United States District Court, Middle District of Florida
Sep 25, 2024
8:23-cv-1222-CPT (M.D. Fla. Sep. 25, 2024)

Opinion

8:23-cv-1222-CPT

09-25-2024

CARLTON MILLER II, Plaintiff, v. MARTIN O'MALLEY, Commissioner of Social Security,[1] Defendant.


ORDER

HONORABLE CHRISTOPHER P. TUITE, UNITED STATES MAGISTRATE JUDGE.

The Plaintiff seeks judicial review of the Commissioner's denial of his claim for Supplemental Security Income (SSI). (Doc. 16). For the reasons discussed below, the Commissioner's decision is affirmed.

I.

The Plaintiff was born in 1981, completed high school, and received a certificate in medical billing and coding from Allied Medical College. (R. 45, 197). In December 2020, the Plaintiff applied for SSI, alleging disability as of January 2010 due to seizures and schizophrenia paranoia. (R. 57, 201, 224). The Social Security Administration (SSA) denied the Plaintiff's application both initially and on reconsideration. (R. 56, 63).

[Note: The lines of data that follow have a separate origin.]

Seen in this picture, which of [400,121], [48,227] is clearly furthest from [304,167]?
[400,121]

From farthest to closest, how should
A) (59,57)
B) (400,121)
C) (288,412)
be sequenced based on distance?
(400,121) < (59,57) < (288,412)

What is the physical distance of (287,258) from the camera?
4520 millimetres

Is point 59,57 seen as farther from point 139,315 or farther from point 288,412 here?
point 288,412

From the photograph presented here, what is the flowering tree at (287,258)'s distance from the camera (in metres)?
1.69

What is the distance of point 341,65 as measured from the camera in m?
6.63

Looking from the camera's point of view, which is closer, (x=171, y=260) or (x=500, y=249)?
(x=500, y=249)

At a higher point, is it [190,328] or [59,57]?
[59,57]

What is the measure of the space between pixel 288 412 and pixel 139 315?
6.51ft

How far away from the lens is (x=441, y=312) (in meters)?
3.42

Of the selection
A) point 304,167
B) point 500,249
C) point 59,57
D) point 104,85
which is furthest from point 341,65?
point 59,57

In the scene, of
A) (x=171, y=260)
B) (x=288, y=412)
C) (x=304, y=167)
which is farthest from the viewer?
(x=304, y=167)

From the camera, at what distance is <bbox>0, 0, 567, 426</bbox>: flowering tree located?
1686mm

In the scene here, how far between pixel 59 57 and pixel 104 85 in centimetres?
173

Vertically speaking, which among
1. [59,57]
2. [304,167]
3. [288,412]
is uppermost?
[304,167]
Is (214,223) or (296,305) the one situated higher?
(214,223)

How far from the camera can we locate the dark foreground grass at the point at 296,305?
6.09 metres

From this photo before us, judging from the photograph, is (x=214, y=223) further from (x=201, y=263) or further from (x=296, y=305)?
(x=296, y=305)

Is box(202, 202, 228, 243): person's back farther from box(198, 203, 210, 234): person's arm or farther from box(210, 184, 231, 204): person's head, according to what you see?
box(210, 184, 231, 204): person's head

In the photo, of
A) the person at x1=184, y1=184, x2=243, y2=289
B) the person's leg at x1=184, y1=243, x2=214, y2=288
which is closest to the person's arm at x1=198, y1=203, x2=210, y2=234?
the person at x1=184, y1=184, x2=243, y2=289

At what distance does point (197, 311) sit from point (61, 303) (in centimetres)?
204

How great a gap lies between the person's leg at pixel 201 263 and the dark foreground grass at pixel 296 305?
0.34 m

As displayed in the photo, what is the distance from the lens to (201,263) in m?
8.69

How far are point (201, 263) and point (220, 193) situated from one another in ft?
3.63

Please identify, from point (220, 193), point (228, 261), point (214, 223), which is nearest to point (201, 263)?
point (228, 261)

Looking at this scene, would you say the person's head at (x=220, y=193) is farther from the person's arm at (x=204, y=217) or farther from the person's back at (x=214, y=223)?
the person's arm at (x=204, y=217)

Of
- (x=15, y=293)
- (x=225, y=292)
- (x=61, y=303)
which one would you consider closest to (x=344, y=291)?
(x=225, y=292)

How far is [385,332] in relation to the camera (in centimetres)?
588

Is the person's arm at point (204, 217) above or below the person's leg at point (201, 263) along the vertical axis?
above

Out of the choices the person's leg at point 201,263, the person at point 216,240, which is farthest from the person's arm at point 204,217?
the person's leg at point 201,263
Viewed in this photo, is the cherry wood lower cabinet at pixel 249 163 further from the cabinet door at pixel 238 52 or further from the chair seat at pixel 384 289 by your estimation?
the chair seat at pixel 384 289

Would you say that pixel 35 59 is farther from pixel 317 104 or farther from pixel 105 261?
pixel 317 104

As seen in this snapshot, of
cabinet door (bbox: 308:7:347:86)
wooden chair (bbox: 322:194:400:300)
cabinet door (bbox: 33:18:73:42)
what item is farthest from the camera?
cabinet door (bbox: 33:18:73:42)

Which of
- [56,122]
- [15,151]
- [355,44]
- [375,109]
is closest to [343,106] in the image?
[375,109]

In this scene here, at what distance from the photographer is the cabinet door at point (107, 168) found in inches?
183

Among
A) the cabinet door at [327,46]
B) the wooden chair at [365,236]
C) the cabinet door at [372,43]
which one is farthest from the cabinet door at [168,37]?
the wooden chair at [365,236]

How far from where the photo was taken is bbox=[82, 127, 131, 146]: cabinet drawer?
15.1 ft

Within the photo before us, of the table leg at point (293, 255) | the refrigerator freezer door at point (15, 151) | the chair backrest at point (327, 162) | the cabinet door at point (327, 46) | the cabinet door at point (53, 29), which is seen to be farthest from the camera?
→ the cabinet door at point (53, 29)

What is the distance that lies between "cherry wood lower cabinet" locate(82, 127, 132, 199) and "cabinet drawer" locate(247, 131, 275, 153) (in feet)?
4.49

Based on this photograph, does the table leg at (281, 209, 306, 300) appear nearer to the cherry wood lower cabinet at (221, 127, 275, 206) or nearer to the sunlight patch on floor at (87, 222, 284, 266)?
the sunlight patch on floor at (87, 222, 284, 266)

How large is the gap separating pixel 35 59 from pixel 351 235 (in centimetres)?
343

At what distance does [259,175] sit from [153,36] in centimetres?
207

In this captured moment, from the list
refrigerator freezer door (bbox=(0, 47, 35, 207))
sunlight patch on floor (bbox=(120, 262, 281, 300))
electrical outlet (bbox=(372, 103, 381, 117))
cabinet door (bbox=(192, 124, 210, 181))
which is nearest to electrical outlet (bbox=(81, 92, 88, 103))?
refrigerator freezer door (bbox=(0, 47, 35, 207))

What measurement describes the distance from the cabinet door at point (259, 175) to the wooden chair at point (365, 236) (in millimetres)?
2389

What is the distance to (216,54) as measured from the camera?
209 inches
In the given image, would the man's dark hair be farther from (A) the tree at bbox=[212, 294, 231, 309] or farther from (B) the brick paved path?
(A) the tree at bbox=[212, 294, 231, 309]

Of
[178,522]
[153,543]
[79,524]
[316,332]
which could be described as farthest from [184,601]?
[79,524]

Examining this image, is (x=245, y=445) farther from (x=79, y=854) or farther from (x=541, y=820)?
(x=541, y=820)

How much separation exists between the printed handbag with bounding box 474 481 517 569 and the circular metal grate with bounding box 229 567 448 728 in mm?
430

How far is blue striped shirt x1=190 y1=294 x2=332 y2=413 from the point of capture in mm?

At the Plaintiff's request, an Administrative Law Judge (ALJ) conducted hearings on the matter in May 2022 and November 2022. (R. 29-55). The Plaintiff was represented by counsel at each of these proceedings but appeared and testified only at the second. Id. A vocational expert (VE) testified at both hearings. Id.

In a decision issued in January 2023, the ALJ found that the Plaintiff: (1) had not engaged in substantial gainful activity since the date of his application in December 2020; (2) had the medically determinable impairments of epilepsy, hypertension, and a mental condition variously diagnosed to include bipolar disorder and schizoaffective disorder, bipolar type; and (3) did not, however, have a severe impairment or combination of impairments. (R. 15-28). In light of these findings, the ALJ concluded that the Plaintiff was not disabled. (R. 24).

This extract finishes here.